Let's consider any parametrizable curve $g : R \rightarrow C$
For that I thought of creating Fourier series $g(t)=\sum_{n=-\infty}^{\infty} c_ne^{int}$ which can possibly cover any curve on $C$ plane.
For the sake of optimization problem I have a differentiable loss function
$F: C^m \rightarrow R$
$F(c_{-n},...,c_{-1}, c_{0}, c_{1}, ..., c_{n})$
It takes the parameters of $g$ and returns some real value.
I would like to adjust $c_{n}$ with gradient descent to find the optimal path $g$ (reach the minimum of $F$).

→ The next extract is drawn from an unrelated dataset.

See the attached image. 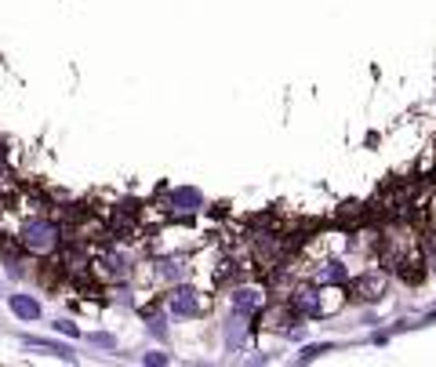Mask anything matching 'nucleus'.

The problem starts when the boundary conditions come in.
A curve must start at $g(0) = z_0$ and end on $g(t_0) = z_1$. Can the Fourier series represent any curve starting meeting these conditions? If that's the case, how?
What are the other approaches to this problem not necessarily using Fourier series?
One solution is create a polynomial instead of Fourier series as @TravorLZH stated.
$W(t) = F(t) + P(t)$
$F$ would regulate the conditions $W(0) = z_0, W(t_0) = z_1$
and $P$ would be the one to optimize on, but it has to keep the requirement
$t \epsilon \{0, t_0\} \rightarrow P(t) = 0 $
To solve this, first I'll start with $f$. It can be a simple linear function such that:
$F(t) = ax+b F(0) = z_0$ thus $b = z_0$ and $F(t_0) = z_1$ thus $a = \frac{z_1 - z_0}{z1}$
Then when it comes to $P(t)$, I divided it into
$P(t) = (t)(t-t_0)P_1(t)$
I'd create a random polynomial $P_t(t) = c_0*t^0 + c_1*t^1+ ... + c_n*t^n$, on which I can optimize the problem by manipulating $c_0, c_1, ..., c_n$ Note that by adjusting these coefficients we can preserve the boundary conditions.
The final polynomial is the $W(t)=F(t)+P(t) = (\frac{z_1 - z_0}{z1}t^2 +z_0t) + (t)(t-t_0)(c_0*t^0 + c_1*t^1+ ... + c_n*t^n)$.